Mr Haughey took a different course and flirted with dangerous forces of atavistic nationalism that would almost certainly have brought disaster down on the country.
Yet many Fianna Fáil supporters were disappointed by Mr Lynch's caution and enthralled by Mr Haughey's recklessness. A large part of Mr Haughey's enduring appeal within the party was precisely the dangerous course he had taken in 1970.
The carnage in the former Yugoslavia in the 1990s when unbridled ethnic nationalist forces were unloosed is a warning of what might have happened if Mr Lynch had lost control in 1970.
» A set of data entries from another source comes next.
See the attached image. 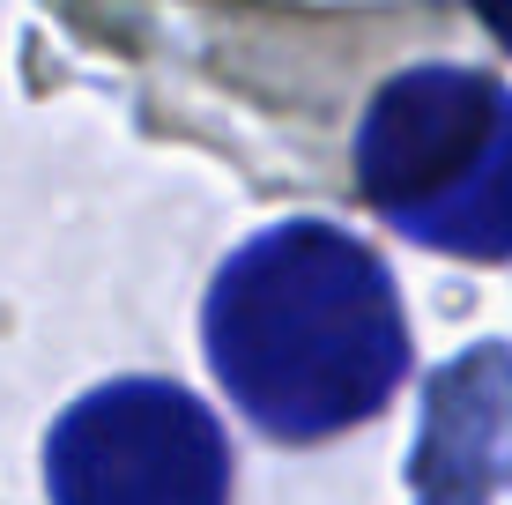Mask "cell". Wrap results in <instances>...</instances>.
Returning <instances> with one entry per match:
<instances>
[{"mask_svg":"<svg viewBox=\"0 0 512 505\" xmlns=\"http://www.w3.org/2000/svg\"><path fill=\"white\" fill-rule=\"evenodd\" d=\"M223 394L282 446L379 416L409 379V320L372 246L320 216L275 223L223 260L201 305Z\"/></svg>","mask_w":512,"mask_h":505,"instance_id":"cell-1","label":"cell"},{"mask_svg":"<svg viewBox=\"0 0 512 505\" xmlns=\"http://www.w3.org/2000/svg\"><path fill=\"white\" fill-rule=\"evenodd\" d=\"M357 186L401 238L512 260V90L475 67H409L357 119Z\"/></svg>","mask_w":512,"mask_h":505,"instance_id":"cell-2","label":"cell"},{"mask_svg":"<svg viewBox=\"0 0 512 505\" xmlns=\"http://www.w3.org/2000/svg\"><path fill=\"white\" fill-rule=\"evenodd\" d=\"M52 505H231V439L179 379H112L45 439Z\"/></svg>","mask_w":512,"mask_h":505,"instance_id":"cell-3","label":"cell"},{"mask_svg":"<svg viewBox=\"0 0 512 505\" xmlns=\"http://www.w3.org/2000/svg\"><path fill=\"white\" fill-rule=\"evenodd\" d=\"M468 8L483 15V23H490V38H498V45L512 52V0H468Z\"/></svg>","mask_w":512,"mask_h":505,"instance_id":"cell-4","label":"cell"}]
</instances>
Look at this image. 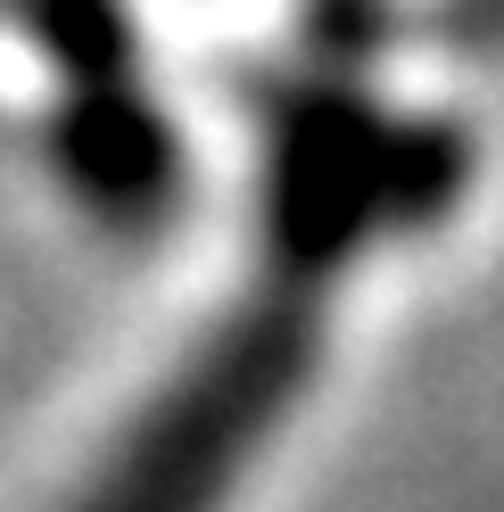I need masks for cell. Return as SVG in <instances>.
I'll return each mask as SVG.
<instances>
[{
    "mask_svg": "<svg viewBox=\"0 0 504 512\" xmlns=\"http://www.w3.org/2000/svg\"><path fill=\"white\" fill-rule=\"evenodd\" d=\"M306 364H314L306 298L273 290L257 306H240L224 339L133 422V438L100 471V488L83 496V512H215V496L240 479L265 430L290 413Z\"/></svg>",
    "mask_w": 504,
    "mask_h": 512,
    "instance_id": "1",
    "label": "cell"
}]
</instances>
The events of 1970 left an enduring mark on Fianna Fáil but the faction that lost the battle in the Arms Crisis ultimately won the war for control of the party in 1979. Mr Haughey's accession to power came as a severe jolt to the party establishment that had backed Mr Lynch but it was widely popular within the ranks of the party. The frenzied excitement of his first ardfheis was testament to that.
If the Fianna Fáil faithful have always been in thrall to Mr Haughey's appeal, a significant segment of the public has always been resistant to his charms. While Jack Lynch won two out of three general elections and brought Fianna Fáil to its greatest ever election victory in 1977, Mr Haughey struggled to achieve power.
He narrowly lost his first election as leader and never managed to achieve an overall majority. It was no accident that Fine Gael achieved the best election results in the party's history when the "Haughey factor" polarised public opinion in the early 1980s.
At all stages of his political career the media was obsessed with Haughey and, while his family felt that he got a hard time, the unremitting attention was something that he clearly revelled in. In any case, while he certainly had enemies in the media, he also had friends who rarely wavered in their support for him.
His performance as taoiseach after 1987 certainly enhanced his reputation with solid achievement after earlier failures but the story of how Mr Haughey had achieved his great wealth only emerged in his retirement. It shocked the public but while it certainly caused embarrassment to his followers, it did not really shake their faith in him. The outpouring of sentiment in recent days is a reflection of that.
In his graveside oration Taoiseach Bertie Ahern referred to his mentor's record of lasting achievement and concluded: "Immersed in his many political battles Charles Haughey would ruefully acknowledge to me that he enjoyed the proverbial nine lives, Charlie, Boss, the last of those lives has now been extinguished. Today the most agile and distinctive of our political leaders is still." There is little argument with that.